Berdasarkan laporan yang diterimanya, banyak pemerintah desa kini terpaksa gali lubang tutup lubang. Sebab, dana yang seharusnya menopang operasional tak kunjung turun. Akibatnya, desa terlilit utang dan tak mampu membayar insentif kader maupun tenaga layanan dasar.
Sorotan itu disampaikan Abdul Hadi dalam Rapat Kerja Komisi V DPR RI bersama Menteri Desa dan Pembangunan Daerah Tertinggal serta Menteri Transmigrasi di Gedung Nusantara DPR RI, Senayan, Jakarta, Selasa (3/2/2026). Dalam forum itu, ia membeberkan kondisi lapangan yang dinilainya makin mengkhawatirkan.
Menurutnya, ketidakpastian anggaran membuat roda operasional desa tersendat. Situasi makin rumit karena hingga awal 2026, Peraturan Menteri Keuangan (PMK) yang menjadi payung teknis belum juga terbit. Alhasil, pemerintah desa memilih menahan diri karena khawatir salah langkah dalam penggunaan anggaran.
“Tidak cairnya dana desa banyak masih meninggalkan persoalan di desa. Mohon maaf, ada yang mereka curhat tentang insentif untuk kader kesehatan mereka, mereka tidak bisa bayarkan. Kasihan, insentif kepada guru juga tertunda. Kemudian internet desa mereka juga mati.

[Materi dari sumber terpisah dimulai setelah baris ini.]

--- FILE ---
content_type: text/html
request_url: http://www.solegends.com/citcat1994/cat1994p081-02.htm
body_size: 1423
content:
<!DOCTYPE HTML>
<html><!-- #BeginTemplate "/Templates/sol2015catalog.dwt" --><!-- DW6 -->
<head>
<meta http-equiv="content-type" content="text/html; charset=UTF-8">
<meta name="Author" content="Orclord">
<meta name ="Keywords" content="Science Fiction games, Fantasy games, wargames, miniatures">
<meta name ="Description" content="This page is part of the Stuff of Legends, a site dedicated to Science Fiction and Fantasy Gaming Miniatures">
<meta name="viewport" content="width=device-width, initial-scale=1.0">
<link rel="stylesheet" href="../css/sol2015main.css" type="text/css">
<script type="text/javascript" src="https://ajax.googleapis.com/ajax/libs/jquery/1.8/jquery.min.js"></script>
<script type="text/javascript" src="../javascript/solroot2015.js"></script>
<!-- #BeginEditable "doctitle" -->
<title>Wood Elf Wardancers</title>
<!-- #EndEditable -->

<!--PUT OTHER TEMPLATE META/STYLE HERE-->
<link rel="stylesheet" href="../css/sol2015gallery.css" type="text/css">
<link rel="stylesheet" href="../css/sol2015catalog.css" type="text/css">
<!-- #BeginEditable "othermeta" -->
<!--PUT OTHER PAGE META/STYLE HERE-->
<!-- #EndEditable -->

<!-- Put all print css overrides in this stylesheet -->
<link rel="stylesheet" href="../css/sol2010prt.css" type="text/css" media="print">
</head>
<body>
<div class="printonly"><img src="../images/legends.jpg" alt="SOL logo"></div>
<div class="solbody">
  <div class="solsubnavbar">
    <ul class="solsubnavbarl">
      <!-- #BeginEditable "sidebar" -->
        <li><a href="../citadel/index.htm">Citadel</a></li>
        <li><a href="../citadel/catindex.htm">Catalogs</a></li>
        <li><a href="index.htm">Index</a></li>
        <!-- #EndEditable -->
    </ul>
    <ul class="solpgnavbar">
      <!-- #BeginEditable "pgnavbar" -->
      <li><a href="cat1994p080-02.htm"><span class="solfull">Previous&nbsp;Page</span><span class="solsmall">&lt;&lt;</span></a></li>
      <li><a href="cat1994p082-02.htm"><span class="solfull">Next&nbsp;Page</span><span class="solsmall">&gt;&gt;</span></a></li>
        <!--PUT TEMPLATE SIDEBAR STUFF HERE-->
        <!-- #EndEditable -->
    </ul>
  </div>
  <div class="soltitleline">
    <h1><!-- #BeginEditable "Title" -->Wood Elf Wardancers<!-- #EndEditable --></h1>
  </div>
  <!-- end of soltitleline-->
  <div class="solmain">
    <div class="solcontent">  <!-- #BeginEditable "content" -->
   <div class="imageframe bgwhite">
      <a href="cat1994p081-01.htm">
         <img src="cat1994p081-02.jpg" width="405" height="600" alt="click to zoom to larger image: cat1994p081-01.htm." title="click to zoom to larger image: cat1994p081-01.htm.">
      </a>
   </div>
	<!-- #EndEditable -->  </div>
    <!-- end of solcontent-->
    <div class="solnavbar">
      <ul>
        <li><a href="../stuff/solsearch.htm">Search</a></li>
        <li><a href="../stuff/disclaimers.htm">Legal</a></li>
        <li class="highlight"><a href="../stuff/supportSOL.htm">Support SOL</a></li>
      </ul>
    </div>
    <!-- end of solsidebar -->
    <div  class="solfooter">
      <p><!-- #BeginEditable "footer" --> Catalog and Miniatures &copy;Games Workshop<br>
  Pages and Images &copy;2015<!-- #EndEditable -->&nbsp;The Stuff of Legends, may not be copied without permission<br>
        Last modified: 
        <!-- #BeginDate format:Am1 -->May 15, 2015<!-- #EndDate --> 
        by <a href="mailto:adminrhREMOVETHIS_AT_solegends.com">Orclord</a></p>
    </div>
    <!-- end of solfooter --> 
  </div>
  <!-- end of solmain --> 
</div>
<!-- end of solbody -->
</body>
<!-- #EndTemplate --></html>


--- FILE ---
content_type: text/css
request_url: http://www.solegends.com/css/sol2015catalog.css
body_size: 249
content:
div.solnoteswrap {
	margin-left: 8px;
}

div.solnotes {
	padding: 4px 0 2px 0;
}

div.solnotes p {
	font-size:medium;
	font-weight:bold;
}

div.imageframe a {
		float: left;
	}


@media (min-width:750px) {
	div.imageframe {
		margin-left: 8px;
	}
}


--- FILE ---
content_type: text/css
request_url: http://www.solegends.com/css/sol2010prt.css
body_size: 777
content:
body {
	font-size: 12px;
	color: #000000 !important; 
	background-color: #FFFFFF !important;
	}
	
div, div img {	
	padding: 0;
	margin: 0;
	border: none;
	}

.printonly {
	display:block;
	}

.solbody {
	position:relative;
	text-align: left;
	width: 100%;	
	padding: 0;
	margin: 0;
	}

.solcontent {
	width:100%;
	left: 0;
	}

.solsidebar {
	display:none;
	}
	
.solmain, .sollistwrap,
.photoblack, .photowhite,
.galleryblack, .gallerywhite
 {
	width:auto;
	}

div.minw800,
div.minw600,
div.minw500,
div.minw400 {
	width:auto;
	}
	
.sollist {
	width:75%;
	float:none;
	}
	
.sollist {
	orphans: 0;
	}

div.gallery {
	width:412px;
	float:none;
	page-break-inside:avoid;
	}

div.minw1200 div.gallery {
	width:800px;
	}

Sampai kemudian desa yang akhirnya menanggung hutang atas pekerjaan, ya, khususnya adalah yang terkait sama masalah infrastruktur,” papar Abdul Hadi.
Tak hanya bicara tunggakan lama, Abdul Hadi juga menyinggung potensi masalah baru. Legislator dari Dapil Nusa Tenggara Barat II ini mengungkap kekhawatiran para kepala desa terhadap besaran Dana Desa 2026 yang dinilai terlalu minim.
Dengan rata-rata alokasi sekitar Rp300 juta per desa, pembangunan infrastruktur dasar dinilai sulit dikejar. Padahal, bagi masyarakat desa, infrastruktur bukan proyek prestise, melainkan kebutuhan hidup sehari-hari.
Lebih jauh, Abdul Hadi menilai semangat Undang-Undang Desa mulai memudar. Ia menyebut asas subsidiaritas dan rekognisi—yang seharusnya memberi ruang besar bagi desa—mulai tergerus. Banyak program, katanya, kini terasa lebih top-down alias instruksi dari pusat.
Program Koperasi Merah Putih jadi salah satu contoh yang ia soroti. Menurutnya, implementasi di lapangan dinilai belum optimal melibatkan unsur desa. Akibatnya, forum Musyawarah Desa yang seharusnya jadi jantung pengambilan keputusan lokal terasa kehilangan peran.
“Catatan mereka adalah belum dilibatkan mereka di dalam penanganan-penanganan Koperasi Desa Merah Putihnya. Ya, ini menjadi catatan. Mungkin di lapangan koordinasi dan komunikasi rupanya dari unsur-unsur dalam pembangunan koperasi itu kayaknya ada yang tersumbat. Dan mereka mengatakan kayaknya sekarang musyawarah desa tidak lagi bermanfaat kata mereka, ya, karena memang semua usulan yang kemudian mereka tidak bisa eksekusi lagi untuk berikutnya,” tandasnya.
Situasi ini menjadi alarm keras. Jika tak segera dibenahi, desa—yang selama ini jadi ujung tombak pelayanan negara—berisiko makin tertatih. Pemerintah pusat pun didorong segera menuntaskan regulasi dan memastikan aliran dana tidak lagi tersendat.